Retaining the Charm of a Classic 1940s-era Kitchen

The standard casework style in 1940s and 50s era Eugene homes was the 3/8″ lip overlaying face frames, built in place by a finish carpenter, usually employing painted 3/4″ plywood for slab doors and drawer fronts.  Nothing fancy, a nice look, and easy enough to build with a table saw and router.

After six or so decades, however, the galley kitchen of some Friendly Neighborhood clients was needing an update to its look and function.  The drawers, assembled with nails and no glue, were falling apart.  The doors were sagging.  The (approximately) fourth coat of brushed-on paint was giving way.

Refaced 3/8" lip overlay kitchen cabinet

So we replaced the doors, drawers, and hardware, swapping the slab-style doors with a nicer frame and panel detail and adding hidden euro hinges and undermount soft-close drawer guides.  Sagebrush Painting brushed the face frames and sprayed the fronts for a clean, consistent, updated look.  Beyond that, we replaced a missing upper door and added a full cabinet above the fridge.  With new fronts and hardware, it’s got all the functionality of a modern kitchen yet retains it’s original charm, all at a fraction of the cost of a full kitchen remodel.
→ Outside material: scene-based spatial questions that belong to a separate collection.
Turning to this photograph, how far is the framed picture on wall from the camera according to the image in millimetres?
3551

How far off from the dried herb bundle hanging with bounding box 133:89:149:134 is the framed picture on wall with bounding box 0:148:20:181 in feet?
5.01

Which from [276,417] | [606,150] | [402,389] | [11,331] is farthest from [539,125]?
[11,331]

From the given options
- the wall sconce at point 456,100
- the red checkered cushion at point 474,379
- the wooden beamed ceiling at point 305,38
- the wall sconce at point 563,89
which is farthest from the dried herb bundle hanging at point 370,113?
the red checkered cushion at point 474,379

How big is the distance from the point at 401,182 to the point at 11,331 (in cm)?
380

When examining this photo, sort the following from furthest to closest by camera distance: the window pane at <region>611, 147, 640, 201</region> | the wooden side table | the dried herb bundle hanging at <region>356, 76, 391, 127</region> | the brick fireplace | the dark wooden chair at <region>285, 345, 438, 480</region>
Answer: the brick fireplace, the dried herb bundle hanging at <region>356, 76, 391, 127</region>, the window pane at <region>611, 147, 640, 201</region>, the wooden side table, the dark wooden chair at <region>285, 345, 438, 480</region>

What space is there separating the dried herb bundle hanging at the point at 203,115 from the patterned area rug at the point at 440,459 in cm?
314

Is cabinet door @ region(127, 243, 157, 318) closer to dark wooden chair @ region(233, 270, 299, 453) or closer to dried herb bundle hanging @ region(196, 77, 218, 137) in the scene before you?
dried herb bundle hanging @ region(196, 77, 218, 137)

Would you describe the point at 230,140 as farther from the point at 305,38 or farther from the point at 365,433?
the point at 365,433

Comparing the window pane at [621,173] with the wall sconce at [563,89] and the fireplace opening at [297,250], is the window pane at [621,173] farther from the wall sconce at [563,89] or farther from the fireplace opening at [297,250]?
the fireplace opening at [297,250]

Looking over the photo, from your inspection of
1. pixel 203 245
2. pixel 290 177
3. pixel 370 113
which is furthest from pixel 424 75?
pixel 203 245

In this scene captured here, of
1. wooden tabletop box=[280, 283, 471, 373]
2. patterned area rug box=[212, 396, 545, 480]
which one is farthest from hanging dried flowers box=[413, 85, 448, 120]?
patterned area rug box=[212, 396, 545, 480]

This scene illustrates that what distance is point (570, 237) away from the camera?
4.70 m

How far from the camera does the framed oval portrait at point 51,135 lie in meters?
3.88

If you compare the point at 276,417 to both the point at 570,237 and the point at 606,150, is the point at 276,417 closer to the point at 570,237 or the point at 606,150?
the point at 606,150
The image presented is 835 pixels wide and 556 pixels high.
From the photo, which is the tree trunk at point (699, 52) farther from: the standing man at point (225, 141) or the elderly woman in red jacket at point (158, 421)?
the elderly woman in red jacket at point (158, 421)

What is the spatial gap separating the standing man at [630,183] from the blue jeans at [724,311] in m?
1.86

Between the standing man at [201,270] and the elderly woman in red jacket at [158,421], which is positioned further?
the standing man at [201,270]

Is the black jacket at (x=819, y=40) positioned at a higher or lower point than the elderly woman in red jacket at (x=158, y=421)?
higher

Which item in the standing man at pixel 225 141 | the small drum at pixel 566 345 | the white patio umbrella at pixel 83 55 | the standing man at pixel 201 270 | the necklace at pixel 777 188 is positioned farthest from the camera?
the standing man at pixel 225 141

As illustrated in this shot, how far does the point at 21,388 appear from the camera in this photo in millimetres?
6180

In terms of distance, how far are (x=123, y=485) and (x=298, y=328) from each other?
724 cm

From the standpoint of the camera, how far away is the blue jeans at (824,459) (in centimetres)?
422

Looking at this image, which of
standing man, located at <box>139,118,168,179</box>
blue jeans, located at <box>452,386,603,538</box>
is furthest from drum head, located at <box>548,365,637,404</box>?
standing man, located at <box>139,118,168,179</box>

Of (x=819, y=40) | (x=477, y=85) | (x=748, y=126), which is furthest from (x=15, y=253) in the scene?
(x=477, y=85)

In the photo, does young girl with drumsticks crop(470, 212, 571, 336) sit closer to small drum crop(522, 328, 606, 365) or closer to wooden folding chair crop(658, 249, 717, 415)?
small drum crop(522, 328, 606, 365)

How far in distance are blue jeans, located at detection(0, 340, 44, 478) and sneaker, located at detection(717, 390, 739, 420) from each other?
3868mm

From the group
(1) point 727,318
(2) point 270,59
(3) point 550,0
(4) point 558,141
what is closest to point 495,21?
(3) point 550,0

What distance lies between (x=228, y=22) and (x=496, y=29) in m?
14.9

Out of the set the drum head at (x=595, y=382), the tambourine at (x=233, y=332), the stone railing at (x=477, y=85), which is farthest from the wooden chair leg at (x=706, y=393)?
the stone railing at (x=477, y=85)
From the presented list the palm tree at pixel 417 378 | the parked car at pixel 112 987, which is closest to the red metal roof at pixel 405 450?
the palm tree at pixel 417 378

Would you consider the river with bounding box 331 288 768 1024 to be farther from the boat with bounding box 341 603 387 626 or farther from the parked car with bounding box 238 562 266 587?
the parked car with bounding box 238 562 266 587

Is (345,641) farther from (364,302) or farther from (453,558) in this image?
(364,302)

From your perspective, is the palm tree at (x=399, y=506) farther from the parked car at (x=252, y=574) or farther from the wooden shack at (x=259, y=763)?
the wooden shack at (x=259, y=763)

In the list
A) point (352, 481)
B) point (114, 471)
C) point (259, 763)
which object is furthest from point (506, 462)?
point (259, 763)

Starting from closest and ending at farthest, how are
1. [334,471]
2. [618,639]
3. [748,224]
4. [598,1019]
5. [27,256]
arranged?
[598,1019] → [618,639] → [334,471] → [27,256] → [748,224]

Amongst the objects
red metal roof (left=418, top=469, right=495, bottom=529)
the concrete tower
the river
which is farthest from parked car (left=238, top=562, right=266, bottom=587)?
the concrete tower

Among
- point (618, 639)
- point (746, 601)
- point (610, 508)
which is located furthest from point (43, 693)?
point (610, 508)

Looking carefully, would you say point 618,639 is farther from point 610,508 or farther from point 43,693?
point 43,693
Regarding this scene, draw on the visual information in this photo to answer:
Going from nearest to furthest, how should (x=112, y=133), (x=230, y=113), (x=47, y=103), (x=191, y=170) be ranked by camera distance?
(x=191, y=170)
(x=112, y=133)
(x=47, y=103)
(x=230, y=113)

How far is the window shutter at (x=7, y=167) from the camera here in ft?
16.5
/8" lip overlay kitchen cabinet

/8" lip overlay kitchen cabinet

 

Before, after 65-odd years of loving use:

Late 1940s 3/8" lip overlay kitchen

 

On a technical note, the Salice B series hinge is the only euro option I could find to achieve the 3/8″ overlay style.  Even with these, there’s no face frame mount option (unless you spend a bundle at Rockler), which, on old cabinets like these, requires flushing out the insides of the cabinets with the insides of the face frame.  Another note: for this application, boring cup inset is 14mm, a fact Salice keeps like a secret.  And bear in mind that, with this inset, you need at least 2 1/2″ wide stiles for frame and panel fronts.